ASPEN – A “bandit trail” on Smuggler Mountain that’s growing in popularity among mountain bikers could be closed as early as next month, according to the Aspen Ranger District of the U.S. Forest Service.

The Balcony Trail was illegally constructed over the past two years in the White River National Forest without prior discussion with the Forest Service, said Martha Moran, recreation specialist with the Aspen office.

“We were thinking of signing it and using cameras and closing it off,” Moran said. The cameras would be used to try to identify anyone using the closed trail.



No plan will be finalized until after the Aspen staff meets with the law enforcement branch of the national forest to prioritize how enforcement officers will spend their limited time, Moran said. There is a chance the Forest Service will also investigate who constructed the trail and pursue enforcement action, she said.

The Balcony Trail has become a skirmish connected to the Hidden Gems Wilderness proposal. In a presentation to the Pitkin County commissioners on Tuesday, Gems proponent Sloan Shoemaker said the illegal trail is an example of why more Wilderness is necessary. If greater protections aren’t added, demands for new routes by mountain bikers, dirt bikers and other users of motorized vehicles will lead to further fragmentation of public lands, said Shoemaker, executive director of Wilderness Workshop.

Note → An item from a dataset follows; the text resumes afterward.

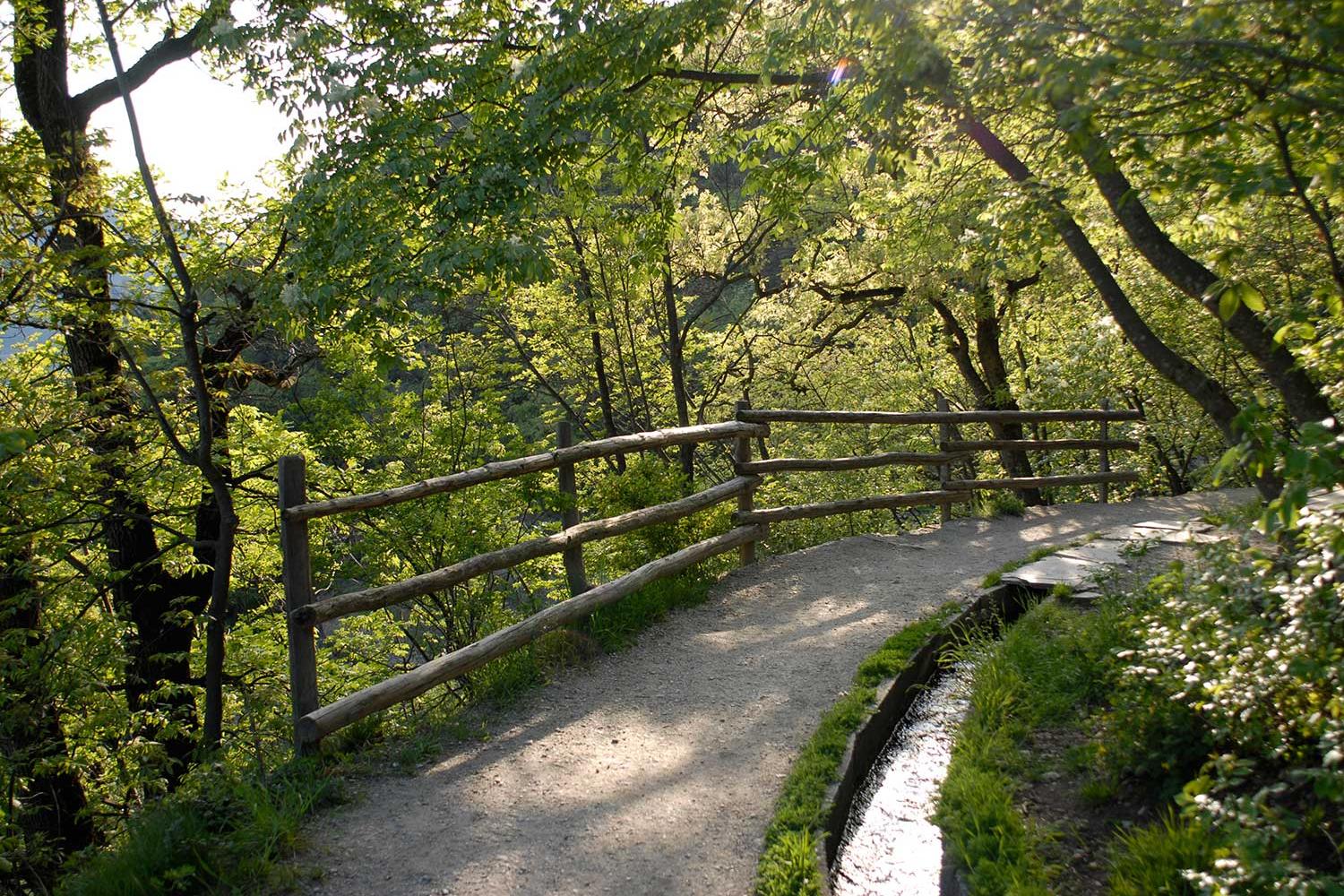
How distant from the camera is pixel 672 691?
526 centimetres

After the commissioners’ meeting, he said that Wilderness Workshop staff members scouted the trail this summer to gather GPS coordinates and map the route. The information was recently turned over to the Forest Service, and a Wilderness Workshop member accompanied a forest ranger to the trail.

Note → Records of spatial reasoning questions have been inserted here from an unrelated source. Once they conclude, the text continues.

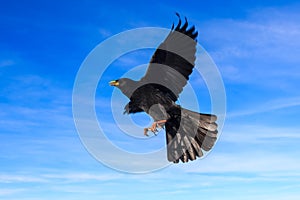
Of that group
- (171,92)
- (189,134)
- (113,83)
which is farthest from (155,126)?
(113,83)

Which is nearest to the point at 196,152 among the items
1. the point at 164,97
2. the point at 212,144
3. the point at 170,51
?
the point at 212,144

The Balcony Trail is in an area that conservation groups want added as Wilderness as part of the Hidden Gems proposal. The trail, on the south side of Smuggler Mountain, is a single-track route that climbs from a prominent spot on the mountain.

Wilderness Workshop’s primary concern is that the trail “is just friggin’ illegal,” Shoemaker said. The trail goes through lands that are severe winter range for elk and a calving area in spring. It is also foraging area for bears and habitat for countless other species of wildlife, according to Shoemaker.

While mountain biking might not affect habitat in the winter, the general use threatens to degrade its value as habitat, he said.

Shoemaker was disappointed that the trail was allegedly cut by mountain bikers over the same period that Hidden Gems organizers were negotiating with cyclists over lands to be designated as Wilderness.

“This community is out of control,” Shoemaker said. “This community needs to do some soul-searching.”

He later amended his comment to target a certain segment of the mountain biking community. He said he wasn’t making a blanket statement about all mountain bikers.

Shoemaker alleged that the people who built the trail tried to obscure its entry/exit for an undetermined time and keep secret the illegal use of public land as a private benefit.

“It backfired on them, and it’s going to get shut down,” he said.

Moran said trail construction must go through a thorough Forest Service review process under the National Environmental Policy Act, or NEPA. Issues such as the need for the trail and its affects on the environment would be assessed, she said. If approved, the trail would be properly engineered so it is sustainable and has minimal effect on the surrounding environment. That process requires time, she said.

Numerous trails were illegally constructed in the 1990s on the slopes flanking the Hunter Creek Valley, including Smuggler Mountain, but the vast majority of them were legalized by the Forest Service as part of its forest plan, a management guide for the forest and in a draft of a travel management plan.

But the timing doesn’t work to legalize the Balcony Trail anytime soon. No Forest Service plan is in the works to accommodate the trail.